Uni Eropa (UE) terus mempercepat upaya diversifikasi energi agar tak lagi bergantung pada Rusia. Langkah strategisnya bisa saja dilihat dari penanaman modal besar di infrastruktur seperti konstruksi jaringan pipa lalu terminal gas alam cair (LNG).
Meski terjadi penurunan signifikan di ketergantungan terhadap gas Rusia selama beberapa waktu terakhir, masih ada sebagian negara Eropa yang tercatat sebagai importir LNG Rusia terbesar. Lalu, apa sebenarnya alasan negara-negara itu sulit lepas?
Alasan Negara-negara Eropa Sangat Membutuhkan LNG Rusia
1. Kebutuhan yang dimaksud Besar
Sejak lama, Eropa miliki keinginan energi yang dimaksud sangat tinggi. Di antaranya untuk mengoperasikan sektor industri, memenuhi keperluan pemanas rumah tangga hingga perihal transportasi.
Nah, pada di tempat ini LNG Rusia merupakan salah satu sumber pasokan yang dimaksud sudah ada lama diandalkan untuk memenuhi keinginan tersebut. Melansir S&P Global, walaupun ada penurunan pasokan selama beberapa waktu terakhir, Rusia masih menjadi pemasok LNG penting bagi Eropa. Hal ini juga diakui para pelaku pasar, setidaknya pada jangka pendek.
“Jika Eropa masih mengimpor LNG dari Rusia, itu dikarenakan ada kebutuhan,” kata individu penjual gas yang mana berbasis di dalam Prancis.
“Dengan pemasok utama kami yang dimaksud lain, seperti Norwegia, yang beroperasi pada kapasitas maksimum, akan sulit untuk menghentikan aliran LNG Rusia sepenuhnya. Kami masih belum sepenuhnya mengundurkan diri dari dari krisis.” imbuhnya.
Sejalan dengan kondisi yang dimaksud ada, pangsa di tempat sana masih menganggap perlunya mengimpor LNG Rusia guna mensubsidi keperluan pasokan.
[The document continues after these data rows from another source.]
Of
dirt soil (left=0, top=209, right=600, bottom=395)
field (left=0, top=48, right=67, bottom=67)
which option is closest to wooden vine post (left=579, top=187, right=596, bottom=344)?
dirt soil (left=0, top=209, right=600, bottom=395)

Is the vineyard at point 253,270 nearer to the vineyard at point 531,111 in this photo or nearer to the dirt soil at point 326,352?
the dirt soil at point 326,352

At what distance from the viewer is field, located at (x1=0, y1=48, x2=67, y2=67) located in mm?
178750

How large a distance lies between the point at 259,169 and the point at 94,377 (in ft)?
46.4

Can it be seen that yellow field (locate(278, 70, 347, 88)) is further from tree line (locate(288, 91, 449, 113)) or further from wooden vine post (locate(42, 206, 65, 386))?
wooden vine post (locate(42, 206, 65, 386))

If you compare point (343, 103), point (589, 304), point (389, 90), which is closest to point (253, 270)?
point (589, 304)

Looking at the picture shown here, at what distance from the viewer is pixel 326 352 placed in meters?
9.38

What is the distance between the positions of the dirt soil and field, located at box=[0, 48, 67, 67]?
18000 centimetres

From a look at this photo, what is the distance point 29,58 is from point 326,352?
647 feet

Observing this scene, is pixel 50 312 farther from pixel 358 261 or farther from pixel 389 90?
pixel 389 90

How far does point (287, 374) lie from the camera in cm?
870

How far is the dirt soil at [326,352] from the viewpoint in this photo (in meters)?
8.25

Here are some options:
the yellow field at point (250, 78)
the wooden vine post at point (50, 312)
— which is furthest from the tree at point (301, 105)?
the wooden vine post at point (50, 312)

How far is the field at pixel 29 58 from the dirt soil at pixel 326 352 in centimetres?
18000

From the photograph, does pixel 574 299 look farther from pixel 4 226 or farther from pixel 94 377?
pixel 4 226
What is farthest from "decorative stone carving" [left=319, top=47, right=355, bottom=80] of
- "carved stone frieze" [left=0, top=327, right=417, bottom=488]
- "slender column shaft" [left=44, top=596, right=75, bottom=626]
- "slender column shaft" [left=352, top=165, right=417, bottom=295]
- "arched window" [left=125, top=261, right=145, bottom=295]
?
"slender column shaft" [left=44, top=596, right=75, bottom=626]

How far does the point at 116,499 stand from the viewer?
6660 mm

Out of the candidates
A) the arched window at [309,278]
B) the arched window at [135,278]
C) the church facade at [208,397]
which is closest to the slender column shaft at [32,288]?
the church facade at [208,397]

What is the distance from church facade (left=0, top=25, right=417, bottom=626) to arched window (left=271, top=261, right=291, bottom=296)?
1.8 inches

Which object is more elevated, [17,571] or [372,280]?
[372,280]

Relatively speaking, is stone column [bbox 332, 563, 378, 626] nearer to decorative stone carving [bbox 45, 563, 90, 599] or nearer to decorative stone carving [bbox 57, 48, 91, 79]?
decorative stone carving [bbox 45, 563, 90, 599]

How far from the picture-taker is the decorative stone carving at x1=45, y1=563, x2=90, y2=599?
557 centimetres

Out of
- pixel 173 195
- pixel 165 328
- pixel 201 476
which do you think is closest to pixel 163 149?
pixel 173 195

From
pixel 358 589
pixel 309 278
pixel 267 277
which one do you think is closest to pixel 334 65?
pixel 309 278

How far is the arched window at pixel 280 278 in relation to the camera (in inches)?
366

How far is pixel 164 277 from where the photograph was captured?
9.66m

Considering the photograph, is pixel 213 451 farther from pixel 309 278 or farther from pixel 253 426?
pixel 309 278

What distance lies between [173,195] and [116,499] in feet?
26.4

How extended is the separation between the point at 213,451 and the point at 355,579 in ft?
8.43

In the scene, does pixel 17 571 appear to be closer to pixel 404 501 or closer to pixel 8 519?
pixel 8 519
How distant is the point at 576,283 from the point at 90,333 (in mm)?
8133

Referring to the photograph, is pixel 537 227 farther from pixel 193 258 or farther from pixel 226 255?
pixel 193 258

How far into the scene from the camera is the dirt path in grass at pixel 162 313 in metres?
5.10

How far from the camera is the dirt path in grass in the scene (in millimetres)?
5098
Mereka juga meninjau penghentian total sumber daya yang dimaksud sebagai skenario yang tersebut tak mungkin saja terjadi pada jangka pendek.
2. Keterbatasan Pasokan Alternatif
Seiring usahanya lepas dari jeratan gas cair Rusia, negara-negara Eropa sebenarnya telah melakukan sejumlah hal. Di antaranya mencari sumber pasokan alternatif, seperti Amerika Serikat hingga Qatar.
Namun pasokan LNG dari negara yang dimaksud memang benar belum sepenuhnya mampu menggantikan total gas dari Rusia. Singkatnya, proses transisi ini masih memerlukan waktu yang digunakan cukup lama ke depannya.
3. Harga Kompetitif
LNG Rusia kerap ditawarkan dengan biaya yang mana lebih besar kompetitif dibandingkan pemasok lain. Hal ini menimbulkan negara-negara Eropa tergoda untuk tetap saja membelinya, meskipun ada konflik geopolitik.
Mengutip The Guardian, Rusia bahkan disebut menyalip Qatar sebagai pemasok LNG terbesar kedua di dalam Eropa pasca Negeri Paman Sam pada 2024. Di tahun itu, Eropa mendatangkan 49,5 miliar meter kubik (bcm) gas Rusia melalui jaringan pipa lalu 24,2 bcm lagi pada bentuk cairan dingin melalui kapal.